The other spec, the 1.1 version of CableLabs' Asset Distribution Interface (ADI), provides a unified method for how VOD assets such as movies are pitched and caught between the content aggregator and the cable operator's headend. The 1.0 version of the specification originally was tied to asset distribution via digital linear tape as the medium. The new 1.1 spec applies to faster, more sophisticated automated systems.

CableLabs is also working on a 2.0 VOD spec that involves an XML schema for metadata. That specification could be issued sometime this year.

Go2Broadband

While CableLabs projects such as DOCSIS and PacketCable steal much of the spotlight, the Go2Broadband initiative continues to gain importance as cable operators continue to broaden their presence at retail.

Initially used as a service locator for cable modem services, Go2Broadband is expected to add HDTV to the mix sometime in the first quarter of this year. The HD version will identify which cable markets offer high-definition content and/or digital services. Go2Broadband will further provide information tied to available service tiers and programming lineups as well as pricing information.

Top MSOs such as Comcast Corp., Cox Communications and Time Warner Cable have already committed to institute the HD version of G2B in the first quarter. In the meantime, the HSD iteration of G2B continues to rack up big numbers, logging 10.5 million visitors last year, according to CableLabs.

 

CableLabs to phase out YAS

CableLabs officials have confirmed plans to phase out YAS Broadband Ventures as a consultant on several cable access projects by the end of this year.

CableLabs said that its agreement with YAS all along was to phase out YAS as a consultant and eventually rely on CableLabs staff to handle those responsibilities. CableLabs officials said the decision to spark the migration was made in December 2002. The changeover is expected to conclude by the end of this year.

"We expect to elevate CableLabs [staff] into these roles," says CableLabs President and CEO Dr.

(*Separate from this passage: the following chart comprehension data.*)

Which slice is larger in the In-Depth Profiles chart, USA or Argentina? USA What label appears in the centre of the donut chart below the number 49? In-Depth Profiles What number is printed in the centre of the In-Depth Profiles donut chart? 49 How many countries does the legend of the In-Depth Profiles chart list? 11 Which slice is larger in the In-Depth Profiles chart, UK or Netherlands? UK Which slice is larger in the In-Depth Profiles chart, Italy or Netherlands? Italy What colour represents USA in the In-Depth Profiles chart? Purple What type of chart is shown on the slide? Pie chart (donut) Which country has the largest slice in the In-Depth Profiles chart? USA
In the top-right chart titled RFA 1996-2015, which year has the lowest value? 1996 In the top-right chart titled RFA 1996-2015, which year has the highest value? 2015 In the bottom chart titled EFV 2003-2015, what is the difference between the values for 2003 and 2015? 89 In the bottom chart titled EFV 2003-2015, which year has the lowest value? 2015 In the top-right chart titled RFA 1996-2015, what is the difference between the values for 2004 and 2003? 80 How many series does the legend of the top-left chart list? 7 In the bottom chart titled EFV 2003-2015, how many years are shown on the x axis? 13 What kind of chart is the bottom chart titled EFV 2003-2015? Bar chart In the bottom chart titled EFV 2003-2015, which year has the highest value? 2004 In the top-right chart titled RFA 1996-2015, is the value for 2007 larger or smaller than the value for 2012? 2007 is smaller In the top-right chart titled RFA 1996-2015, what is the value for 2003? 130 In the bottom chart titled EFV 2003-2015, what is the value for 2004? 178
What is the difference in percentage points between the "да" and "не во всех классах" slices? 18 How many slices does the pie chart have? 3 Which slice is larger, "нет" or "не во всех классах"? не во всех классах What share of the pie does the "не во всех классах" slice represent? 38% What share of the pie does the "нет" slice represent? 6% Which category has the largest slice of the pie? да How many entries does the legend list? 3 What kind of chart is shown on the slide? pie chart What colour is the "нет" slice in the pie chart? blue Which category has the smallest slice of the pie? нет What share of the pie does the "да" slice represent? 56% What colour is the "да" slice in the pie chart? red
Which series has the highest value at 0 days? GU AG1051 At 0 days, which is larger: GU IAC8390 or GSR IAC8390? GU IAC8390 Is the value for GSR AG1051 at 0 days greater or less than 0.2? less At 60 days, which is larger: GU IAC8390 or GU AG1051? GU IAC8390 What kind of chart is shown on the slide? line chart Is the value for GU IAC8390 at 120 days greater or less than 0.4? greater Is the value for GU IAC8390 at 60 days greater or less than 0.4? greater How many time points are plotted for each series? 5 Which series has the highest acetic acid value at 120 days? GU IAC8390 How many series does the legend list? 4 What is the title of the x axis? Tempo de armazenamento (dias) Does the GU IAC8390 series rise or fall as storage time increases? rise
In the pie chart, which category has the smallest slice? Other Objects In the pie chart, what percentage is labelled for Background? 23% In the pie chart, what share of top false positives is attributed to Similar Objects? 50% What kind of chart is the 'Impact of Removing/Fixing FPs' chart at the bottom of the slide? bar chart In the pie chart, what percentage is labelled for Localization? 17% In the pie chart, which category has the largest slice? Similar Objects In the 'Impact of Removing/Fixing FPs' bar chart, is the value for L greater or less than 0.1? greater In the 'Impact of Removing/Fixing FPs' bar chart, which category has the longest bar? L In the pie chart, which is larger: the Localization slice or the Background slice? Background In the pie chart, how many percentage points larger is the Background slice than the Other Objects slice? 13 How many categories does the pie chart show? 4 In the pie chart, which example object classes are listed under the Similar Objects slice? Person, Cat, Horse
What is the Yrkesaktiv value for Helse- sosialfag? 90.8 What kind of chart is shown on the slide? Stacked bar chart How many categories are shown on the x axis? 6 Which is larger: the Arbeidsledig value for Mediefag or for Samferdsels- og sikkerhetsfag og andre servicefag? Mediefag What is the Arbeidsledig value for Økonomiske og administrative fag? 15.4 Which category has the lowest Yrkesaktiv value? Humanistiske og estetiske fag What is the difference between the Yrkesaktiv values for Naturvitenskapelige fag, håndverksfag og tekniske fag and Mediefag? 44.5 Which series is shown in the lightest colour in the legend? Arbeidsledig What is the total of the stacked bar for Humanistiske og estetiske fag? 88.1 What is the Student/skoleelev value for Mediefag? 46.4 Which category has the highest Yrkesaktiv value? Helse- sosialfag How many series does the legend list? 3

Richard Green.

Though the transition plan is already being put in motion, the number of YAS positions CableLabs will fill with its own employees remains largely undetermined, Green says. About nine YAS employees are currently involved in CableLabs work, in roles ranging from leadership, engineering and administration.

YAS, led by cable pioneer and "father of the cable modem" Rouzbeh Yassini, is presently advising and consulting for CableLabs on several high-profile projects, including DOCSIS, CableHome and PacketCable.

Under the guidance of YAS, CableLabs' certification process has moved well past DOCSIS 1.0 and greenlighted dozens of devices for DOCSIS 1.1, and, for the first time, approved five cable modems and one cable modem termination system based on the third-generation DOCSIS 2.0 specification.

"CableLabs and the whole industry are indebted to Rouzbeh and YAS for the work they've done," Green says. Yassini "has accepted assignments from me to restructure the CableHome program, help with PacketCable to get certification [completed] and modify it to make it work better."

The migration will also allow YAS, which has financial stakes in a number of vendors with certification and qualification interests, to extricate itself from internal CableLabs processes and avoid potential or perceived conflicts of interest.